_WORK TO COMPLETE_
Exactly the lines from the opening of the data through the line containing "scientific name: Giraffa camelopardalis" should be reproduced, please, with nothing added.

_SUPPLIED DATA_

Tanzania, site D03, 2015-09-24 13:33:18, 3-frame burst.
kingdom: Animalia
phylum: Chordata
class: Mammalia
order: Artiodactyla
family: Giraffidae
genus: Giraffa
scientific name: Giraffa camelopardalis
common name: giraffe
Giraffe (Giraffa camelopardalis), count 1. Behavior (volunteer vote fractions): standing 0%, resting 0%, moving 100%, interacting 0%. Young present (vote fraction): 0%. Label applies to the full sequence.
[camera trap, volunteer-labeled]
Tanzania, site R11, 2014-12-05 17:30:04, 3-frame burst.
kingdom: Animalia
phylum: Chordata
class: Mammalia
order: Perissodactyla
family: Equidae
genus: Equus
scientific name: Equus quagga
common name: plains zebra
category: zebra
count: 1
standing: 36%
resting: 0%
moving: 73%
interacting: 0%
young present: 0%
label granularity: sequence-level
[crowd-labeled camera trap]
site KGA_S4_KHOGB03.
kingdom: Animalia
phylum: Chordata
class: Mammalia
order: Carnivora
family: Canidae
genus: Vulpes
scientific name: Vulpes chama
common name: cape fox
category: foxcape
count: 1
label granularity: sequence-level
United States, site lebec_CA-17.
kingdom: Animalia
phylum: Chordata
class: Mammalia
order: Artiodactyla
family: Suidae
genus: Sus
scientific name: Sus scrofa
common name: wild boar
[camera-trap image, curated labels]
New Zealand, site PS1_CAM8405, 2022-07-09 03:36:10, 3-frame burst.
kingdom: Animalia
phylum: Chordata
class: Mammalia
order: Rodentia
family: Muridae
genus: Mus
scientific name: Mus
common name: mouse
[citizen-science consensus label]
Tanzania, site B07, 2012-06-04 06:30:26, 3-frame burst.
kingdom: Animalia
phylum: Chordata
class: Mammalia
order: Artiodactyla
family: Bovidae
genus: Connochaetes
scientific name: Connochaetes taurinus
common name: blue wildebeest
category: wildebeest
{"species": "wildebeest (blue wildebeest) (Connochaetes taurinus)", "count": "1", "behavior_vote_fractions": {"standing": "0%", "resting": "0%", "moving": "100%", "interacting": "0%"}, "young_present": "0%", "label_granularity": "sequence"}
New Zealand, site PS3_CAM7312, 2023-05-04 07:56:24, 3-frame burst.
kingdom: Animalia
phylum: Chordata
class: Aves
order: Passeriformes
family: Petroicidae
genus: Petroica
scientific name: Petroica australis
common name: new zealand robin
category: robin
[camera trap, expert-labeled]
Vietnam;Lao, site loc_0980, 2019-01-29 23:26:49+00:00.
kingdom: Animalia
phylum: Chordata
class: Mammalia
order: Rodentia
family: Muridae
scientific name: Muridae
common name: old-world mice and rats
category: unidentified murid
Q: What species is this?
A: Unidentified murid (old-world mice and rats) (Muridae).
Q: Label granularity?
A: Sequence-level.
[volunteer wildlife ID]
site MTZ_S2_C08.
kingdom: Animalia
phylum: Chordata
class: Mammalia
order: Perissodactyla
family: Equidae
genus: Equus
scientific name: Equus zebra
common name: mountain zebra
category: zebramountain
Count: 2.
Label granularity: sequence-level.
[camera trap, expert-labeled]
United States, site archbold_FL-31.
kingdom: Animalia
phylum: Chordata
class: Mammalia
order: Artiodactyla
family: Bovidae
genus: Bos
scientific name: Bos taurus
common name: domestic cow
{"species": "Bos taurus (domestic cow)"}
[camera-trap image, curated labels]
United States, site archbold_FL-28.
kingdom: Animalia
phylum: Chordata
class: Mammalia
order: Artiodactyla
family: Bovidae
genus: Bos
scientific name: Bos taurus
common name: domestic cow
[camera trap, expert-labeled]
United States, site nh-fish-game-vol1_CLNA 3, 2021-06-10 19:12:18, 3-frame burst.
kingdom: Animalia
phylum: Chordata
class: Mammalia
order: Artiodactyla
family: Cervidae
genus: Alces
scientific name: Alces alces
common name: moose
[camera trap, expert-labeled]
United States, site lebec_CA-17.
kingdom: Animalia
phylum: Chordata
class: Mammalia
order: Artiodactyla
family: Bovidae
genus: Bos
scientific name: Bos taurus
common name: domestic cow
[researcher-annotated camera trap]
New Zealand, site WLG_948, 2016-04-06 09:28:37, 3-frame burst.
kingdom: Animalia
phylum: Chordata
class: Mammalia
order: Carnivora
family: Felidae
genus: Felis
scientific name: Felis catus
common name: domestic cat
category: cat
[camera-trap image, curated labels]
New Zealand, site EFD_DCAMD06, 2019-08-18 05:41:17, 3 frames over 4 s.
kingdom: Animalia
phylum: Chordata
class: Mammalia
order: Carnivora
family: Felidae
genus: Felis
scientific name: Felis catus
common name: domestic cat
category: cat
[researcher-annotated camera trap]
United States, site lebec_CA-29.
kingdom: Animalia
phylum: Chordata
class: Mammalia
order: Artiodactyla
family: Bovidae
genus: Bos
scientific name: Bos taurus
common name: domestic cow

_PROBLEM SOLUTION_
Tanzania, site D03, 2015-09-24 13:33:18, 3-frame burst.
kingdom: Animalia
phylum: Chordata
class: Mammalia
order: Artiodactyla
family: Giraffidae
genus: Giraffa
scientific name: Giraffa camelopardalis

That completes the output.